En dépit des critiques adressées à ces dérives du community policing, l’administration néo-travailliste l’a adopté avec enthousiasme, principalement sous la forme du neighbourhood policing. Dans son rapport officiel sur la police de 2004, le gouvernement britannique s’est engagé à intégrer le neighbourhood policing à toutes les forces de l’ordre en Angleterre et au pays de Galles727. À première vue, l’augmentation simultanée des effectifs policiers – atteignant le chiffre record de 140 000728 – pourrait paraître contradictoire avec une politique qui cherche à accorder davantage de responsabilité à la collectivité pour faire face aux problèmes de criminalité. Au contraire, c’est cette hausse qui a rendu cette politique possible. Pour le New Labour, le neighbourhood policing consiste à recruter des forces de l’ordre directement dans la localité pour former des neighbourhood policing teams. Ces équipes sont composées des policiers qui les dirigent, des community support officers (CSOs – un personnel d’assistance en uniforme qui est chargé de se concentrer sur la petite délinquance et les comportements antisociaux), des special constables (des policiers bénévoles ayant tous les pouvoirs policiers), des neighbourhood wardens (un type de concierge recruté par les autorités locales qui travaille en tandem avec la police pour améliorer la qualité de vie des collectivités locales), et d’autres experts (qui ont visiblement un rôle semblable à celui des wardens).

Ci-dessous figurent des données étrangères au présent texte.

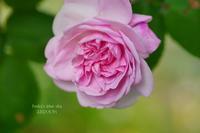 薔薇*2021・STORY15ファンタンラトゥール*・PART2 - FUNKY'S BLUE SKY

Ce sont les Community Support Officers qui ont attiré le plus d’attention, étant au centre de la nouvelle stratégie gouvernementale. Créés très récemment par la loi sur la réforme de la police de 2002 (The Police Reform Act), ils étaient déjà 6 000 en janvier 2006729, et, dans son livre blanc de 2004, le gouvernement s’est engagé à faire passer ce chiffre à 25 000 en 2008730. Toutes les évaluations officielles ont fait état d’une grande satisfaction du public pour les CSOs, amenant un commentateur à remarquer : « the PCSO731 experience has in fact proved to be overwhelmingly successful732. » D’abord, en raison du fait qu’ils passent l’essentiel de leur temps à faire du travail de proximité, à patrouiller les rues et à discuter avec le public, ils sont considérés comme étant plus accessibles que les policiers ordinaires733. D’ailleurs, les CSOs sont plus représentatifs du grand public que les policiers : les données de 2004/05 montrent que 15 % des CSOs sont issus d’une minorité ethnique (comparé à seulement 4 % des policiers) et que 41 % sont des femmes (comparé à 21 % pour les policiers)734. Les CSOs ont néanmoins été l’objet de vives critiques, notamment de la part de la presse, de la police et des membres de l’opposition, qui ont qualifié les CSOs de « plastic policemen » en raison du fait qu’ils ont certains pouvoirs policiers sans avoir suivi la même formation rigoureuse qu’un policier. Aux termes de la loi de 2002, les chefs de police locale peuvent conférer à leurs CSOs jusqu’à quarante pouvoirs, dont celui de confisquer de l’alcool aux mineurs, de demander des renseignements personnels à tout individu qui se comporte de manière antisociale, d’émettre des Fixed Penalty Notice s et de faire usage d’une « force raisonnable » pour détenir un suspect en attendant l’arrivée d’un policier735.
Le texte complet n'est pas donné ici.